20 Kasım 2007 Salı

yurt & haftasonu

genellikle yemek yardımı adındaki fişlerden olmadığı için günlük para harcama hesabı yapılarak başlanır güne. mümkün olduğunca da geç yapılır uyanma işi. sonuçta her boka para harcanacak gündür bugün. ilk uyanıştan sonra bir süre ayna önünde zaman harcanıp yavaş adımlarla sosyal tesislere gidilir. sıra beklerken de uykunun en keyifli kısmı yaşanır. bünye artık sıralara alışkın olduğu için her boşluğu uykuyla doldurabilir. alınan ekmek, sarelle, bal etc. dan sonra tıkınma işlemi sırasında ortam kesilir. muhtelemen bir cumartesi sabahı yurtta kahvaltı eden hatunların sevgilileri yoktur. tabi bir elde tereyağ, diğer elde plastik çatal ile bir insan ne kadar çekici olabilir ki?

görmezden gelinir her şey. kahvaltı sonunda göz internet kafeye takılır. yoksa bütün gün yine burada mı öğütülecektir? bahçeye çıkıp kafa açmak en iyisi gibi gelir insana. bu anda bloklarından çıkan süslenmiş kimseler gözükür. evet haftasonu sevgilisiyle buluşmaya giden canlılar. bünyenin kafası fazla açıldığından odaya doğru ilerlemek ister. odada bir posta daha uyku çekilebilir. ardından da sahip olunan para seviyesine göre gezmeye mekan düşünülür. genellikle bu düşünme süresi mekanda gezerken harcanan zamandan çok daha azdır. sonunda aylık akbil sahibi ise bünyeler otobüs durağına gidip ilk gelen otobüse binmeye karar verir. aksi takdirde yurt içerisinde kaçınılmaz bir internet kafe hayatı bekliyordur bireyi. allah'tan sözlük vardır da biraz kafa dağıtır insan. birden hava kararır. sıranın oluşmasından anlaşılır yemeklerin güzellik derecesi. diğer yandan yurdun en yalnız akşamıdır cumartesileri. herkes eğlencedeyken kendinle aynı kaderi paylaşan insanları görmek biraz olsun moral verir. elde çay, kah bilardo oynayanlar, kah masa tenisinde debelenenler incelenir. bu gecenin sonunun odada muhabbet olduğu açıktır artık. odaya gidildiğinde herkes oradadır. "hadi beyler erken yatalım" lafı klasik olarak söylenir ve muhabbet başlar. takriben 2-3 saat kadar sonra ışık söndürülür, akabinde sızanlar ile birlikte gün sona erer. bir başka atatürk öğrenci yurdu sabahına gözler açılmak üzere kapanır.

2 Kasım 2007 Cuma

student

ingilizce'nin ilköğretim 4. sınıflarda öğretilmeye başlandığı yıllardandı. nedense hep böyle garip değişiklikler bizim nesile denk gelirdi, tıpkı yeni öss gibi. etrafta fazla ingilizce öğretmeni de olmadığı için derslere zamanında grammar translation method ile ingilizce öğrenen, anlayan ancak kendini anlatamayan random kişiler gelmekteydi. kitaplar da sağolsun sanki yıllardır ingilizce öğreniyormuşuz gibi en kazığındandı. gerçi kolay da olsa bilmedikten sonra neye yarardı ki?

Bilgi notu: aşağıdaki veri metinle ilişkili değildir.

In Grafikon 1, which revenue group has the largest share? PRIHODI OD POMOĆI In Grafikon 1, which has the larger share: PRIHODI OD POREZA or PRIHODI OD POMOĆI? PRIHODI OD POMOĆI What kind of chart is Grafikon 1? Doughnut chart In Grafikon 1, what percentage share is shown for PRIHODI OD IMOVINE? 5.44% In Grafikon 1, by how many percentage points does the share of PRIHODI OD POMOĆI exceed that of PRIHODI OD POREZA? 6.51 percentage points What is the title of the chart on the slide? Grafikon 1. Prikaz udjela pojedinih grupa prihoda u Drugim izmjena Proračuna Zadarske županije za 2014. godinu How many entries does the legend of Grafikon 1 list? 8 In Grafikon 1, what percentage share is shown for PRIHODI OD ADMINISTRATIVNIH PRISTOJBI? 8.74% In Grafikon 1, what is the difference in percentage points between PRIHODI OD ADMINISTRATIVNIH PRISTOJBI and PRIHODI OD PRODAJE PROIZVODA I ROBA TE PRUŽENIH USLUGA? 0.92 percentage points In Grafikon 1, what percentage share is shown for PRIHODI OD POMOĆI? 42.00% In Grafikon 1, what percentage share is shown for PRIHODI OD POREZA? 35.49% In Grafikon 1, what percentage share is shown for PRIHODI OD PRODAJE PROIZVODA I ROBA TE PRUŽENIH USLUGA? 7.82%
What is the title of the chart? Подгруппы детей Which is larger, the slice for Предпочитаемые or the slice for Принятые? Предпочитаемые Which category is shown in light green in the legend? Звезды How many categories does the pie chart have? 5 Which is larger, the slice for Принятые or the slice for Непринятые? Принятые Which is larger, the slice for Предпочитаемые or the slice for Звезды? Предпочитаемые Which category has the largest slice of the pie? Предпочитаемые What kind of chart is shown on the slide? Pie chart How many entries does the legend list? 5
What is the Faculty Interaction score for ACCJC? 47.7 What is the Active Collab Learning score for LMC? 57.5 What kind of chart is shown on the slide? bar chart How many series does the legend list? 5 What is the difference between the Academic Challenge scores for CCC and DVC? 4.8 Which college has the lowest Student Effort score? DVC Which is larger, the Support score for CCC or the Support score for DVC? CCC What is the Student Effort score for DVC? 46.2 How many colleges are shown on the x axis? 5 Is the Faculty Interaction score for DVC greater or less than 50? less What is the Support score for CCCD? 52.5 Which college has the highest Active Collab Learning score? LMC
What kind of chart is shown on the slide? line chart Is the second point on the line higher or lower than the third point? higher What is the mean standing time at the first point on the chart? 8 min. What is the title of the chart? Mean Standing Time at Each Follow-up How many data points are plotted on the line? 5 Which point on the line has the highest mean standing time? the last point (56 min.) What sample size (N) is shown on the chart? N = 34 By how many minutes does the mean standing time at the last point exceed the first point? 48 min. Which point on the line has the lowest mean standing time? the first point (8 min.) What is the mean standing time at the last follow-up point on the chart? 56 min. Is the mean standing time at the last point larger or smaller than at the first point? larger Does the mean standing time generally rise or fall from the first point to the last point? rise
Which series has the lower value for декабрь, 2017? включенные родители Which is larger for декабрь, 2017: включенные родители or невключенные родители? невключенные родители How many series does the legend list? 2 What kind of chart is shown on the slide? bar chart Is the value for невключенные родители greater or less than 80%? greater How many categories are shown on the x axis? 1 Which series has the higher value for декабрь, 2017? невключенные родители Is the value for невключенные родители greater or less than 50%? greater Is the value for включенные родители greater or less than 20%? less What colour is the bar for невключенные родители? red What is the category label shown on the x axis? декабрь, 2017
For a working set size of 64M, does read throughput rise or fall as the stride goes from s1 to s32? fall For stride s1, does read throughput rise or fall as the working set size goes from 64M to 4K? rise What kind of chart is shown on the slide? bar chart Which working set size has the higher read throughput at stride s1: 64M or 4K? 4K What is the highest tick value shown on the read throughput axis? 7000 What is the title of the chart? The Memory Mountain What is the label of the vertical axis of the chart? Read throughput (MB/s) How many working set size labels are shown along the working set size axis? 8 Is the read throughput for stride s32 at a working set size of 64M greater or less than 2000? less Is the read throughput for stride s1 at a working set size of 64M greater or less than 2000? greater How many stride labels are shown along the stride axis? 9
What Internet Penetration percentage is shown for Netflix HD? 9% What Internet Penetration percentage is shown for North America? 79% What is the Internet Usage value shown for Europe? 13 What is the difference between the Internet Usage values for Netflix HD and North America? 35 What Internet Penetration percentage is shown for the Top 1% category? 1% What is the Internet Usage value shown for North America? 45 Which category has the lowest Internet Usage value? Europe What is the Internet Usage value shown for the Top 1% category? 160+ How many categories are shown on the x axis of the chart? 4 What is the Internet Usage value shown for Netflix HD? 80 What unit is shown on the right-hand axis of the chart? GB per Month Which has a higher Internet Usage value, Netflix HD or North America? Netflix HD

aynı dönemde ülkemizi daha sonralarda kasıp kavuran internet kafe çılgınlığı başlamıştı. 250 bine ne olur diye gidiyorduk kafelere. ve chat ile tanıştık bu dönemde. herkes kendine bir nick arıyordu harıl harıl. tam da bu sıralarda okulda nick ismindeki bir çocuğun hikayesini okuyorduk. "nick is 15 years old, nick is a student.." hemen döndüm ahmet'e, "olm nick buldum kendime, student" dedim. sırıttı. o an ahmet'in hayatında ilk defa nick kelimesini duyduğunu anladım, en azından internetteki anlamıyla. bu sırıtmaya devam ederken tokat attım, sonra da saçını çektim. öğretmene şikayet etti, azar yedim ama nick bulmuştum kendime.

geçen 3-4 yıl içinde hiç değiştirmedim bu nicki. ne kadar malca bir noktadan çıkarsa çıksın, o benimdi. internetin de hayatımıza iyice girmesiyle internet kafede takılan gruplar oluşmuştu. benim de takıldığım bir kafe vardı ve bu kafede hiçkimse gerçek adımı bilmezdi. herkes beni student diye çağırırdı. gerçekten o yaştaki bir çocuk için hayal edilemesi bile güç şeylerden biri. tabi gençliğin heyecanıyla mirc tarzı program kodlama olayına dalmıştı bu bünye.* biraz zaman harcayarak student script bile yapmıştı hatta. bunu hemen takıldığı kafeye yükledi, hem de normalde kullanılan scriptin üstüne. ancak kodlama sırasında yapılan hatalar sebebiyle scriptin internete bağlanmasında sorun yaşanıyordu. ayrıca tüm masalara yüklendiği için bu şey hiçkimse bağlanamıyordu. ertesi gün kafeye gittiğimde "student kim amk, bi gelsin..." tarzı bağırışlar duydum. dükkanın çalışanı sessizce yanına çağırdı beni ve gerçek adımı sordu, sonra da olayı anlattı. herifin teki bağlanamanın etkisiyle oldukça sinirliydi ve beni arıyordu. allah'tan nickimi bilmeyen yegane insandı kendisi ve beni tanımadı. o günden sonra bu nicki bir daha hiç kullanmadım. belki artık o heriften korkum yoktu ama içime işlemişti bir kere.